PASSAGE TO READ
....
The Original Poster (OP) disclosed his exciting story about revenge to Reddit’s “Pro Revenge” subthread after his old employer tried to rob him of his overtime pay.
In the early 2000s, OP embarked on a journey with a start-up company, eager to dive into challenging and exciting work.
Though the salary offered was mediocre, and it was agreed that overtime wasn’t paid to employees, OP saw this as an opportunity to hone skills that would benefit him in the future.
However, as the company grew and attracted more clients, discussions arose about back pay and overtime compensation.
An agreement was reached and even documented, leaving OP feeling secure.
At that point, he has accrued nearly $50K in overtime.
But the discussions dragged on as time passed, and OP’s patience grew thin.
The breaking point came when the boss offered OP equity instead of the back pay and overtime he had earned.
He couldn’t believe the company earning $2 million annually could be so stingy!
....
PROBLEM DETAILS
Transcribe the passage about the overtime dispute word for word, starting at "The Original Poster" and ending at "nearly $50K in overtime.".

[Annotated coordinate records]
....
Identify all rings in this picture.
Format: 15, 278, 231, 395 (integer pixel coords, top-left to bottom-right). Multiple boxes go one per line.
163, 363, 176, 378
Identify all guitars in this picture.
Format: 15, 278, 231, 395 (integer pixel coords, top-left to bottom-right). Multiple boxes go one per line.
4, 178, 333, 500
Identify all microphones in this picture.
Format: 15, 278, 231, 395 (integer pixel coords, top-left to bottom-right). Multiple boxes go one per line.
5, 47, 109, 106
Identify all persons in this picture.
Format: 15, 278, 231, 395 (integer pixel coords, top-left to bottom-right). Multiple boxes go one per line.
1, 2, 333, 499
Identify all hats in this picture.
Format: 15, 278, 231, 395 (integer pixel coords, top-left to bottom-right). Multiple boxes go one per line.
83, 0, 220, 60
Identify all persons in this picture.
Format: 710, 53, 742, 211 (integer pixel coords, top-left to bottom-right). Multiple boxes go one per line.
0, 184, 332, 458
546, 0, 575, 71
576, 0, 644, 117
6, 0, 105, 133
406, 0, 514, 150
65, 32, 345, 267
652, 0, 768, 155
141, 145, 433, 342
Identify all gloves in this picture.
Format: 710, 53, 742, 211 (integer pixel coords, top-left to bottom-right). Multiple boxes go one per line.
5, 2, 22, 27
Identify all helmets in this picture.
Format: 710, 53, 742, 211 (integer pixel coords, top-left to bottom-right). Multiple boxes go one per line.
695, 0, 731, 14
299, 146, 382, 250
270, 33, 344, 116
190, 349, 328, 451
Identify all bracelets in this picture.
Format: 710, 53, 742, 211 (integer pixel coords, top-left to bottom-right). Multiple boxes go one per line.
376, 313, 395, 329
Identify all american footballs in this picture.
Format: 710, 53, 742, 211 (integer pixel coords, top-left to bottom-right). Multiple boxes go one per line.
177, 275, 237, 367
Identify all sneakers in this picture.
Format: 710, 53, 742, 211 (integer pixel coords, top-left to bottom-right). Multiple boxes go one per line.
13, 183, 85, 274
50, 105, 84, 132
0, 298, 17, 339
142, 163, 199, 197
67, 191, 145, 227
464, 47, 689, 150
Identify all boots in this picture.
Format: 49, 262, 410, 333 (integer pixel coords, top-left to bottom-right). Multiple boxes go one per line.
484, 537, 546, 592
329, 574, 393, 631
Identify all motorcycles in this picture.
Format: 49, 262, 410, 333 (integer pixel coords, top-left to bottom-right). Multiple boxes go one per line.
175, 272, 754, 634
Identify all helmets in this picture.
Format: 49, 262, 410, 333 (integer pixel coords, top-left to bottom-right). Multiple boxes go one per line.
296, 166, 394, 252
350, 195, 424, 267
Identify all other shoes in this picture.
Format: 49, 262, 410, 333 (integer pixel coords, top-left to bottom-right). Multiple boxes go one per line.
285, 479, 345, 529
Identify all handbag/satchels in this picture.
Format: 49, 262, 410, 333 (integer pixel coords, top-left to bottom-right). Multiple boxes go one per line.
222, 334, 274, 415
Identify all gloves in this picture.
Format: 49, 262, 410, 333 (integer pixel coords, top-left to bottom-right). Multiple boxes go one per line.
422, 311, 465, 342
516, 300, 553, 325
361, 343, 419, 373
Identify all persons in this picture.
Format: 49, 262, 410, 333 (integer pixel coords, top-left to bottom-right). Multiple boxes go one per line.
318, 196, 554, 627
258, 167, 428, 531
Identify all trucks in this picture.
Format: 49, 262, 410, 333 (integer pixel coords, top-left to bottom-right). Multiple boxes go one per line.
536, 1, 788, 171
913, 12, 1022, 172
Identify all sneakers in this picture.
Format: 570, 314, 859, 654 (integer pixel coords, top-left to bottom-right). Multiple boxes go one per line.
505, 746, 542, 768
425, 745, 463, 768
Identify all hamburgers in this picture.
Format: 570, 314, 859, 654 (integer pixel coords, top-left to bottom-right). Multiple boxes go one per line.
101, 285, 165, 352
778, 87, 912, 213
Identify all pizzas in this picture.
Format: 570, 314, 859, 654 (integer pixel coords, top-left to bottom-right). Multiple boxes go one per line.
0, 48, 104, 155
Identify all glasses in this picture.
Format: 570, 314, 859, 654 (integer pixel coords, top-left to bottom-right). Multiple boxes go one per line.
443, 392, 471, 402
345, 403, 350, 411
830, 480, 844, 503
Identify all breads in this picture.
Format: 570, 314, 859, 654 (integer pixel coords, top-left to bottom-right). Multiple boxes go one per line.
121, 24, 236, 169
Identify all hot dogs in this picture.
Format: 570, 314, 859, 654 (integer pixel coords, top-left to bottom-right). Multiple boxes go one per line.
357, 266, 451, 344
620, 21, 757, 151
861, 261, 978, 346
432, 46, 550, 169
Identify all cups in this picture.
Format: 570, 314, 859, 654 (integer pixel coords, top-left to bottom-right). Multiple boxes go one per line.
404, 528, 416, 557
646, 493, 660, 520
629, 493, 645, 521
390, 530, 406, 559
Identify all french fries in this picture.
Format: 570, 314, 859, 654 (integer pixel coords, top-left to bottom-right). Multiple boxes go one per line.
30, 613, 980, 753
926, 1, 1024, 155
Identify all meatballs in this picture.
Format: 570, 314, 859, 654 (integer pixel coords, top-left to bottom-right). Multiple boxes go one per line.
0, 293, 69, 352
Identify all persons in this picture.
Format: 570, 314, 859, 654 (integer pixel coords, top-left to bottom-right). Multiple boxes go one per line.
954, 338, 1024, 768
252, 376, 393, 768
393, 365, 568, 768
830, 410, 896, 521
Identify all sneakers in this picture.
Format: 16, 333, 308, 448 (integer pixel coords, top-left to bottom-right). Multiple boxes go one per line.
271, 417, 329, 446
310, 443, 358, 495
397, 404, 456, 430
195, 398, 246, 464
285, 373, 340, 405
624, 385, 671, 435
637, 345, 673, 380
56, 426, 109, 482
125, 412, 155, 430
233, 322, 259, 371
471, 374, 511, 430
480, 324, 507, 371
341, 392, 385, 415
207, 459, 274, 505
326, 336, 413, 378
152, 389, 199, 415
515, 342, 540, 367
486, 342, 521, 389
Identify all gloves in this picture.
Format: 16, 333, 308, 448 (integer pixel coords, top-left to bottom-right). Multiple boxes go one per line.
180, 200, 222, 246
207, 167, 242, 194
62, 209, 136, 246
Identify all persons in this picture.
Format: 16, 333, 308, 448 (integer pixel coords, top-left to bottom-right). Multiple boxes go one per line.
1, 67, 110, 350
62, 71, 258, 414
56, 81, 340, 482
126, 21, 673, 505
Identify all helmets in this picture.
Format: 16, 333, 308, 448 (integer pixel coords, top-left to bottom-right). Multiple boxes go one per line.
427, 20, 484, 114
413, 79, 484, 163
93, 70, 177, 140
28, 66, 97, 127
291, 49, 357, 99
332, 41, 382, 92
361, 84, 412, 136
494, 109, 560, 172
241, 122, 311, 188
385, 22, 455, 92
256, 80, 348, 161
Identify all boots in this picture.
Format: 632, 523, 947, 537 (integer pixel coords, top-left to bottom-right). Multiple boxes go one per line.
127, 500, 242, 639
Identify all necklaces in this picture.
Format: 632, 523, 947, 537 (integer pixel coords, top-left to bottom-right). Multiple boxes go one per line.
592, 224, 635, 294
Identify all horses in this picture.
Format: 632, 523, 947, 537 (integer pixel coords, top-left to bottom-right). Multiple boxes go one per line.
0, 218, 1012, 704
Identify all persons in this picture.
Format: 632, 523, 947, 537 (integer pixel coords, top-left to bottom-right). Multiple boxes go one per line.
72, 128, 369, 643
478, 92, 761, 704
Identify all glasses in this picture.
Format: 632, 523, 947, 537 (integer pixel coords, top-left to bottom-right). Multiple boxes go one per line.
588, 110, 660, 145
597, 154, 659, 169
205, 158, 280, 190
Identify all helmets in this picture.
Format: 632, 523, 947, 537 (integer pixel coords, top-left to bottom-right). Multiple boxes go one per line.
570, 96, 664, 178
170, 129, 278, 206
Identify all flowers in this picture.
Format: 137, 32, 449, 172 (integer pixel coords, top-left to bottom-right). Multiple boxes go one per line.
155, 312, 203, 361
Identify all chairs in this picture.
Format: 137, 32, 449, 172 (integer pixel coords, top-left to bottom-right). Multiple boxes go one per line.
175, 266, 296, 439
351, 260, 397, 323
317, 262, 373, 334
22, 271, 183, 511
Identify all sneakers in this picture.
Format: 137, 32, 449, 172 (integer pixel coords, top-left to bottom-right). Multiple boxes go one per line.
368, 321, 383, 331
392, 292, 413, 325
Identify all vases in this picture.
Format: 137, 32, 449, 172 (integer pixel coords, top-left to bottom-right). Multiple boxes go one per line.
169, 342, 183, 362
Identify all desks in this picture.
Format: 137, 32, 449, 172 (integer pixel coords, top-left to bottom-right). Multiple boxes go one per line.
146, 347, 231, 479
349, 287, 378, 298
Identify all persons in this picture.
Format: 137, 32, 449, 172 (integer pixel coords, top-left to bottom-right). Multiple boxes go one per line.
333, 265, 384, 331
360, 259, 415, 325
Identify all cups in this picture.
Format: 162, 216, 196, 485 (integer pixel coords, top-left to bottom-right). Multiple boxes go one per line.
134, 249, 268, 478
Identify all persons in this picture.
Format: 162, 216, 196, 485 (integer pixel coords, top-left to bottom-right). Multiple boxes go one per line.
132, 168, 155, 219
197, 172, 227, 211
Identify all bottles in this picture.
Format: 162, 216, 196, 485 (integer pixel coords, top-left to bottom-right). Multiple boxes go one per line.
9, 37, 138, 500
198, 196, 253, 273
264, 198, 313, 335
....
CORRECT ANSWER
The Original Poster (OP) disclosed his exciting story about revenge to Reddit’s “Pro Revenge” subthread after his old employer tried to rob him of his overtime pay.
In the early 2000s, OP embarked on a journey with a start-up company, eager to dive into challenging and exciting work.
Though the salary offered was mediocre, and it was agreed that overtime wasn’t paid to employees, OP saw this as an opportunity to hone skills that would benefit him in the future.
However, as the company grew and attracted more clients, discussions arose about back pay and overtime compensation.
An agreement was reached and even documented, leaving OP feeling secure.
At that point, he has accrued nearly $50K in overtime.